We confirmed a seasonal variation in wild boar use of agricultural land, previously demonstrated by several studies (Lemel et al. 2003; Keuling et al. 2009; Thurfjell et al. 2009). Wild boar overused agricultural land during late summer and early autumn while demonstrating a proportional use in relation to its availability during other seasons. This seasonal variation is likely due to that agricultural land offers different food items throughout the year and is most attractive during periods when crops are ripe.

Conclusions

Wild boar spatial behavior is highly context dependent and may vary considerably due to landscape characteristics and local conditions. In this study, we show that we can expect adjustments in habitat use due to both habitat availability and population density. High wild boar densities are expected to lead to disproportionally high damage levels on agricultural fields which has strong implications for management. Realistic and achievable goals increase the chances of farmers and hunters agreeing on management practices and our results imply that, in many cases, it may in fact be enough to reduce wild boar density to moderate levels to reduce crop damage. We demonstrate the importance of identifying the level of plasticity in wild boar spatial behavior due to population-level characteristics. Applying static space use models not considering density may thus lead to inaccurate inferences with ecological and management consequences. Still, this observed plasticity in wild boar use of agricultural land and its consequences for crop damages requires further research to better assess the consistency in our observed overuse at high densities. This study provided a better understanding of the drivers of wild boar distribution and space use in agro-forested mosaic landscapes and showed that improved knowledge in wildlife spatial behavior can enhance management practices by directing actions to where they operate most usefully.

===============

(The tasks):
A. According to the wild boar passage, during which part of the year did wild boar overuse agricultural land?
B. Rewrite the listing below, changing "furthest" to "farthest" and leaving everything else as it is.

(Raw data):
===============

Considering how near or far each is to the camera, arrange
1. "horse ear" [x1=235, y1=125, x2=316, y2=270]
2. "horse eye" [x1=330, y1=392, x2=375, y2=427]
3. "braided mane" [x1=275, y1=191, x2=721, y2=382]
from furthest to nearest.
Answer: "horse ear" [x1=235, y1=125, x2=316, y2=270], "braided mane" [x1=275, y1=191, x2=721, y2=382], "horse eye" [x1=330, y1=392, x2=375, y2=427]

===============

(Per-task outputs):
A. During late summer and early autumn.

B.
Considering how near or far each is to the camera, arrange
1. "horse ear" [x1=235, y1=125, x2=316, y2=270]
2. "horse eye" [x1=330, y1=392, x2=375, y2=427]
3. "braided mane" [x1=275, y1=191, x2=721, y2=382]
from farthest to nearest.
Answer: "horse ear" [x1=235, y1=125, x2=316, y2=270], "braided mane" [x1=275, y1=191, x2=721, y2=382], "horse eye" [x1=330, y1=392, x2=375, y2=427]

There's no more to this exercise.